What’s in a name? For the Sacramento Gay Men’s Chorus, the answer is everything.
The name signifies acceptance. It says: We aren’t afraid, and we’re not hiding who we are anymore.
The name means that Sacramento is no longer a place where overt homophobia causes its targets to retreat behind closed doors.
It was much different 30 years ago, when the Sacramento Men’s Chorus was founded in a state capital full of secrets and dangers.
The members of this fledgling group were largely successful figures in the community – lobbyists, lawyers, school principals, teachers, businessmen and community leaders.
“I had just moved to Sacramento and had just come out of the closet when I joined,” said Mike Tentis, a chorus member since 1988. “It was a way to connect with people that didn’t involve hanging out at the bars.”
The singing group was also a refuge, a support system – especially in its early years.
“Our community was so hushed back then,” Tentis said. “Teachers were afraid they would be fired if their schools knew they were gay.”
Consequently, the name of the group – Sacramento Men’s Chorus – reflected lives spent hiding in plain sight. The name omitted a great unspoken word that would have identified the singers in a way that wasn’t really being done in the 1980s – still years before “coming out” became a movement.
In the early years, the men’s chorus featured between 25 and 40 singers.
And when the group performed before audiences back then, the singers stood in straight lines. They kept their eyes looking out front. Joy came through the music, but it was restrained joy, cautious joy.
“I always remember those early conversations in my living room. We needed to nourish and support each other in that atmosphere of fear,” said Dennis Mangers, a founding member of the Sacramento Men’s Chorus.
In another time, Mangers might have gone down in history as the first openly gay state legislator in California. But when he was elected to the state Assembly from Orange County and moved to Sacramento in 1976, he wasn’t out in the open. It was illegal to be gay in California until 1976, when an anti-sodomy law was finally repealed.
It would be nearly 20 years after Mangers was elected before Sheila Kuehl became the first openly gay state legislator in 1994 – and it would be 26 years before Mark Leno and John Laird became the first openly gay men elected to the Legislature in 2002.
It wasn’t until 2002 – in the 17th year of the Sacramento Men’s Chorus – that the California Legislative LGBT Caucus was formed.
“It used to be possible to discriminate against gay people through employment and housing,” Mangers said. “You could lose your job if you were gay, and locally there were no protections at the county, city or state level until one by one that changed.”
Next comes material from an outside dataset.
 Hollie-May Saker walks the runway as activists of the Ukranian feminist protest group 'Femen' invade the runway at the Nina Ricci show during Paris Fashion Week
It wasn’t until 2000 that California first included sexual orientation as a basis for employment discrimination claims.
In 2004, the state included gender bias as a form of unlawful employment discrimination. That same year, hate-crime laws were expanded to include crimes against people based on their orientation or gender.
Meanwhile, the Sacramento Men’s Chorus continued to grow. The group became more expressive. The singers began to move in choreographed rhythm. Though California passed Proposition 8 in 2008, an initiative that sought to ban same-sex marriage, the tide was turning.
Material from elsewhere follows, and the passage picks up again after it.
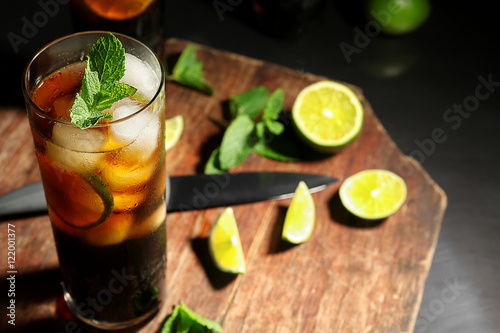 Kitchen board with cuba libre cocktail, knife, mint and lime Canvas Print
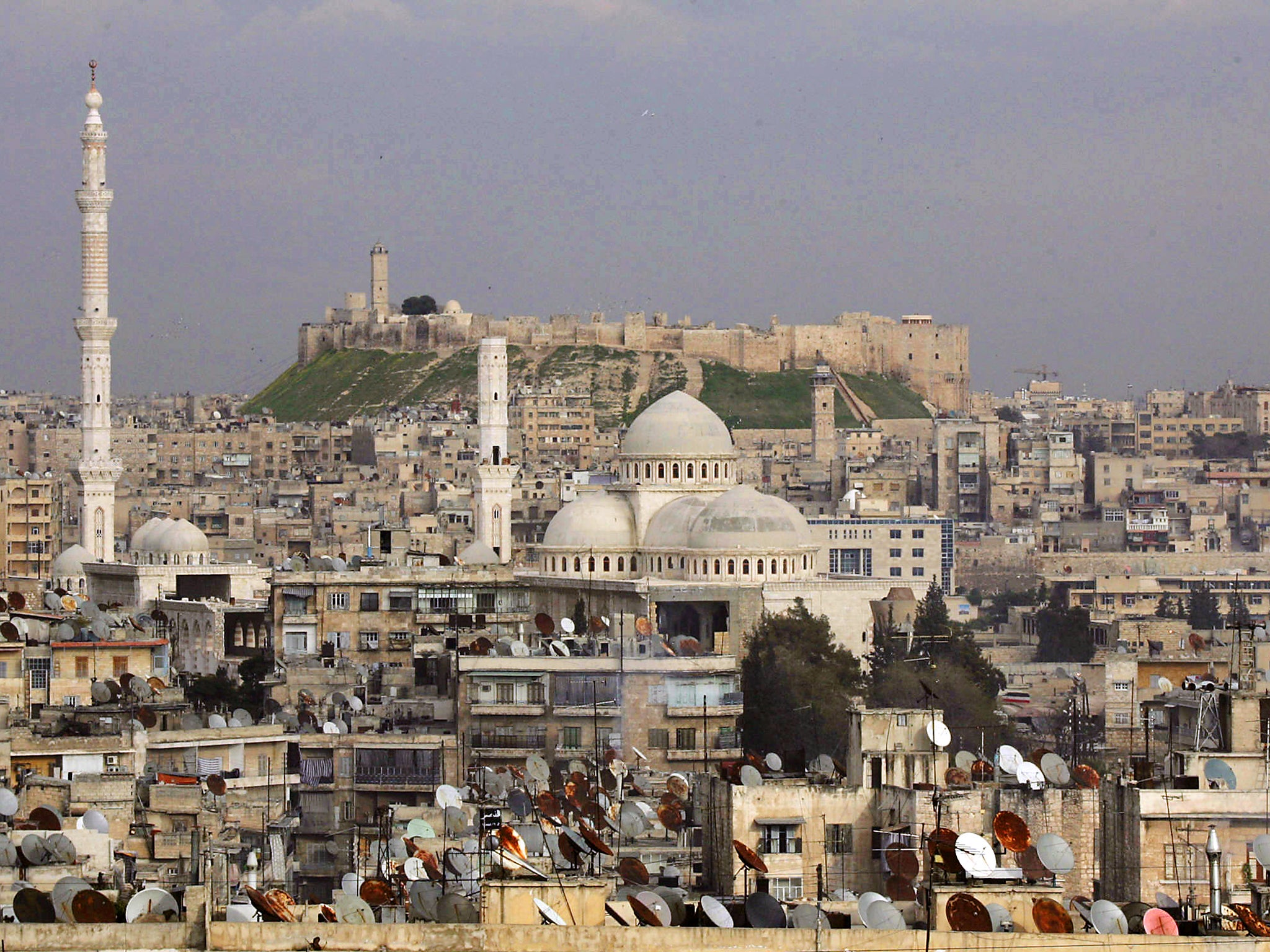 A general view of the historic Syrian city of Aleppo, 350 kms north of Damascus, with its landmark citadel in the background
Public attitudes about same-sex marriage were changing. In a public wedding ceremony before Proposition 8 was passed, Mangers wed his longtime love – and had long since been open about who he is. He left the chorus a while ago, entrusting it to a new generation of singers.
Meanwhile, veteran members of the chorus like Tentis grew wistful with time – overjoyed at their growing acceptance in Sacramento but mourning the loss of people who didn’t live long enough to see it.
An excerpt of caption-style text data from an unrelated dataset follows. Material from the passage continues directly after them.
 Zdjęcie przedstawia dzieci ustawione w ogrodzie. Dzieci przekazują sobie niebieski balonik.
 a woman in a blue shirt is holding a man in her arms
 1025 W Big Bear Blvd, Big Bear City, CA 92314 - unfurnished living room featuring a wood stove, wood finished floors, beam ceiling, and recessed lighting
At Friday’s grand celebration of 30 years of the Men’s Chorus at the Memorial Auditorium, the images of members who died of AIDS in the ’80s and ’90s were shown as the chorus sang.
“We lost 50 members,” Tentis said. “I lost 30 close, personal friends. It was such a devastating time. There is just a giant hole of peers my age who are just gone.
“The chorus is like a memory holder, a memory keeper. We’re keeping alive memories of friends we have lost.”
Younger members of the chorus, Tentis said, are living their lives not knowing anyone who has died of AIDS because of drugs that turned death sentences into a chronic disease.
Who could have imagined that in 1985? Who could have imagined that same-sex marriage could be on the verge of being the law of he land? Who could have imagined that openly gay leaders could be elected in Sacramento for the best reason of all – because they were the best candidates?
Who could have imagined that in February, the chorus – now 62 members strong, including three married straight men – could wow a crowd at a Kings game in Sleep Train Arena while belting out “The Star-Spangled Banner”?
“Most of us stayed for the game, and I kept waiting for snide comments, but it didn’t happen,” Tentis said. “ I just had people come up to me and say, ‘Great job.’ ”
When the group was introduced at the Kings game, it was with the name it adopted in 2006 – the name with one added word that symbolized acceptance and evolution.
“I would describe our community as confident now. Ebullient,” Tentis said.
The singers swelled with pride while the announcer at Sleep Train Arena presented them to the cheers of the crowd: “Ladies and gentlemen, performing ‘The Star-Spangled Banner,’ the Sacramento Gay Men’s Chorus.”